#### Op te lossen:
1. Geef aan of de uitspraken (a), (b) en (c) kloppen met het forumfragment over Linux-software. Beantwoord elke uitspraak met ja of nee en citeer de woorden uit het fragment die de doorslag geven.
(a) Kopete ondersteunt webcams en audiogesprekken.
(b) Icuii wordt onder wine gebruikt om webcamgesprekken te ontvangen.
(c) Gaim-vv is op freshmeat te vinden.
2. Wissel in het forumfragment over Linux-software "Gnome" om voor "KDE". Geef daarna het stuk van "Ja ik had alles" tot en met "mounten en playback." opnieuw weer.
3. Ga verder met het forumfragment over Linux-software en sluit aan op de laatste zin.

#### Tekstfragment:
Ja ik had alles gekregen  :Smile:  thx

Waarom? Omdat GVM op Gnome depend'et of hoe schrijf je dat. En er is een hele wereld buiten Gnome

We zijn nu aan het werken aan een 2e versie, die een pak meer features heeft dan GVM, gaat verder dan mounten en playback.

Thanks!!!

----------

## Parasietje

 *Heliode wrote:*   

> ikke niet... zat zelf ook al te zoeken, Kopete doet ook niet aan webcams of audiogesprekken... wie weet is daar een plugin voor ofzo..?

 

Probeer "spook" (freshmeat ernaar) voor webcam-streams te verzenden. Ik gebruik icuii onder wine om webcamgesprekken te ontvangen. Voor audio zal er ook wel een streamer bestaan onder linux zeker?  :Mad: 

----------

## LukeLemmings

 *Parasietje wrote:*   

>  *Heliode wrote:*   ikke niet... zat zelf ook al te zoeken, Kopete doet ook niet aan webcams of audiogesprekken... wie weet is daar een plugin voor ofzo..? 
> 
> Probeer "spook" (freshmeat ernaar) voor webcam-streams te verzenden. Ik gebruik icuii onder wine om webcamgesprekken te ontvangen. Voor audio zal er ook wel een streamer bestaan onder linux zeker? 

 

Ook op freshmeat te vinden: gaim-vv   (gaim met audio/video chat)

#### Gegevensrijen:
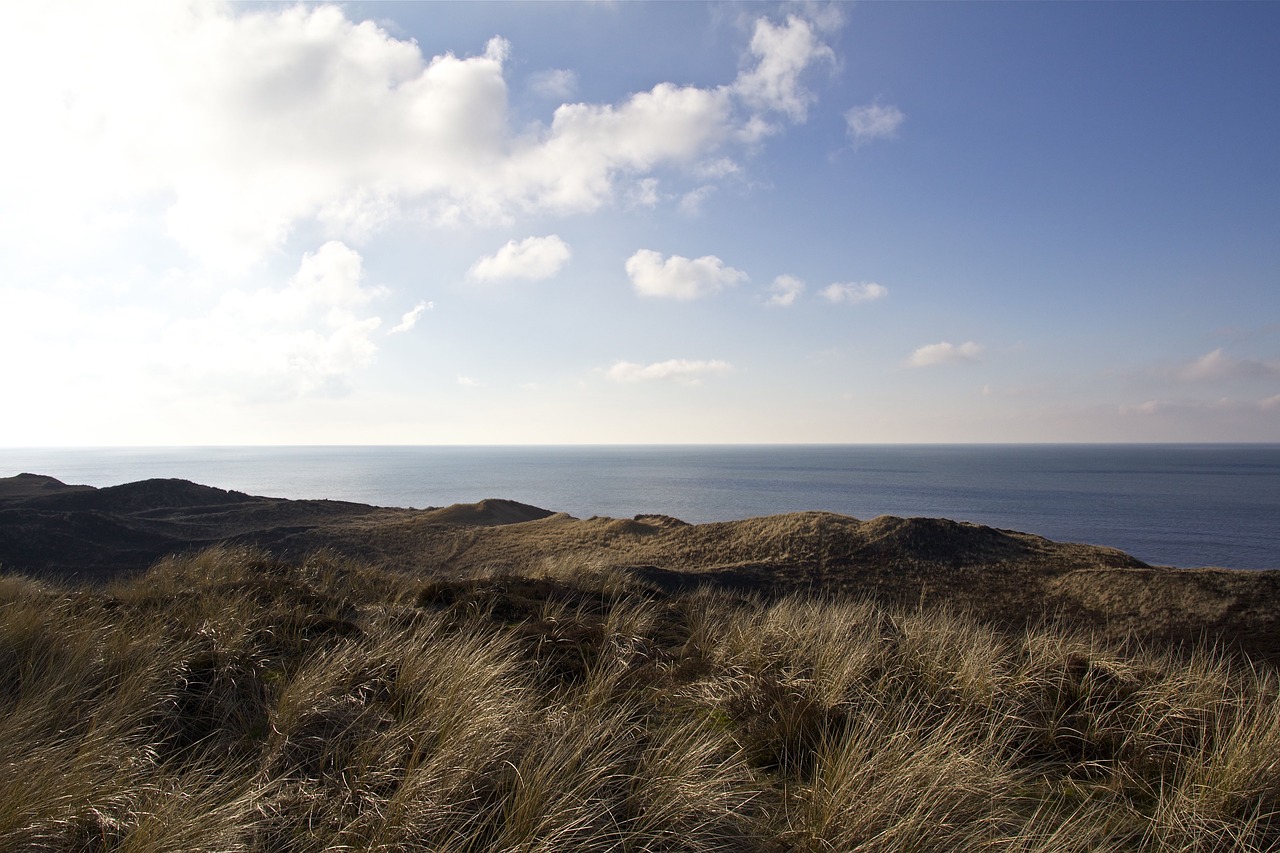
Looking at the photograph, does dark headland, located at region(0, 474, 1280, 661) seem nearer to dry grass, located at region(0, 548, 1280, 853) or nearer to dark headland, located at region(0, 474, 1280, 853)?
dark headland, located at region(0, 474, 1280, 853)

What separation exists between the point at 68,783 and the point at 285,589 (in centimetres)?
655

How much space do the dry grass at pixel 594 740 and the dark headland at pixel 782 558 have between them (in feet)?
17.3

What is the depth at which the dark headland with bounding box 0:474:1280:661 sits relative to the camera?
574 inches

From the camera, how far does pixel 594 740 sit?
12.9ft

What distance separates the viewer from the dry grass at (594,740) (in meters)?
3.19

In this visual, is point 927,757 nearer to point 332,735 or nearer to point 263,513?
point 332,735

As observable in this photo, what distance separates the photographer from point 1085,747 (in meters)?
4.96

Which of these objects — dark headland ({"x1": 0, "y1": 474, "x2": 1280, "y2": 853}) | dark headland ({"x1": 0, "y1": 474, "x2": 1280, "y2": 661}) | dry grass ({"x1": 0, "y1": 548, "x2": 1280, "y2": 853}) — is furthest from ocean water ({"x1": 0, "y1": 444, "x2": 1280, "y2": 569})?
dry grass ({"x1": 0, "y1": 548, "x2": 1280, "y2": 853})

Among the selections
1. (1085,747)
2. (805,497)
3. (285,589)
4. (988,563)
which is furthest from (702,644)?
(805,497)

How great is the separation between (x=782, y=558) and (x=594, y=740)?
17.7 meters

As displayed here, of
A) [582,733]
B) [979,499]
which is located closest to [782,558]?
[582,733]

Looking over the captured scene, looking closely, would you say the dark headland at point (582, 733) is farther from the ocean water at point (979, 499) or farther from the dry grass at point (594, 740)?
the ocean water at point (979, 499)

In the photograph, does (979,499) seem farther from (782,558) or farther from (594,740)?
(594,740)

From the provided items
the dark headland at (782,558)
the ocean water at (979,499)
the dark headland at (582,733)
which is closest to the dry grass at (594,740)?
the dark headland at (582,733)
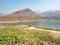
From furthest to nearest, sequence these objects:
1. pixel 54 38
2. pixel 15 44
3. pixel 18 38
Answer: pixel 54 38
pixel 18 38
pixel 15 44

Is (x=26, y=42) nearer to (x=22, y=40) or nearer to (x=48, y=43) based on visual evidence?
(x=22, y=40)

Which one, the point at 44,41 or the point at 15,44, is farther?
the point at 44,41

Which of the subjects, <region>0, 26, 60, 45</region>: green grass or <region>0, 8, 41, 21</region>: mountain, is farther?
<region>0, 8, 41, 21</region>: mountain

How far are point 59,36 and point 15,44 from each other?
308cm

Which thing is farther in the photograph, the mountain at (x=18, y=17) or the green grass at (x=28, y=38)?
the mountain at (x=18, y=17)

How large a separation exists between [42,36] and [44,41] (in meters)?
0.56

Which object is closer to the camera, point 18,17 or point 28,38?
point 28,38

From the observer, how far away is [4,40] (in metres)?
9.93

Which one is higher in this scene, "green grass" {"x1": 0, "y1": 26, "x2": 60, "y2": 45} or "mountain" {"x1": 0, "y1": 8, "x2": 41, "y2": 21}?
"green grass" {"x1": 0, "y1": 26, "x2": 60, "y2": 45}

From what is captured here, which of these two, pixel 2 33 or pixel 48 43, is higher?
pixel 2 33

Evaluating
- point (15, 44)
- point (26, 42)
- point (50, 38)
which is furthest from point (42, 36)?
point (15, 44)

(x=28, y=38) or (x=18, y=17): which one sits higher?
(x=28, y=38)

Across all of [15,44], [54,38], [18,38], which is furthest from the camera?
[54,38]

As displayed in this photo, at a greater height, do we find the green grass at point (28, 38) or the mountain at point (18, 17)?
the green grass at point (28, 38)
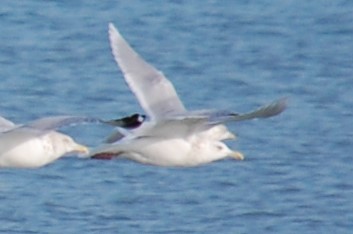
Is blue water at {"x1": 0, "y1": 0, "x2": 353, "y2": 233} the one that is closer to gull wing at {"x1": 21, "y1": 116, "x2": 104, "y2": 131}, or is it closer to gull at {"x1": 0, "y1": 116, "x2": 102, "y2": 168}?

#### Uitkomsten:
1.
(a) Nee: "Kopete doet ook niet aan webcams of audiogesprekken"
(b) Ja: "Ik gebruik icuii onder wine om webcamgesprekken te ontvangen"
(c) Ja: "Ook op freshmeat te vinden: gaim-vv"

2.
Ja ik had alles gekregen  :Smile:  thx

Waarom? Omdat GVM op KDE depend'et of hoe schrijf je dat. En er is een hele wereld buiten KDE

We zijn nu aan het werken aan een 2e versie, die een pak meer features heeft dan GVM, gaat verder dan mounten en playback.

3.
Heb het zelf niet uitgeprobeerd, maar men claimt MSN te ondersteunen.

L.

----------

## Parasietje

msn is brakke kwaliteit. Liever spook, kan je ook meer in instellen (framerate, max. kbps, ...)

En btw, ik gebruik skype voor audio. Enige wat nog zou moeten veranderen zijn de widgets van dat programma. KDE is lelijk! :braak:

----------

## LukeLemmings

 *Parasietje wrote:*   

> msn is brakke kwaliteit. Liever spook, kan je ook meer in instellen (framerate, max. kbps, ...)
> 
> En btw, ik gebruik skype voor audio. Enige wat nog zou moeten veranderen zijn de widgets van dat programma. KDE is lelijk! :braak:

 

Meer instellen! Precies wat ik nodig heb!

Maar serieus met wie kun je kletsen met spook: AOL / MSN / ICQ / ????

L.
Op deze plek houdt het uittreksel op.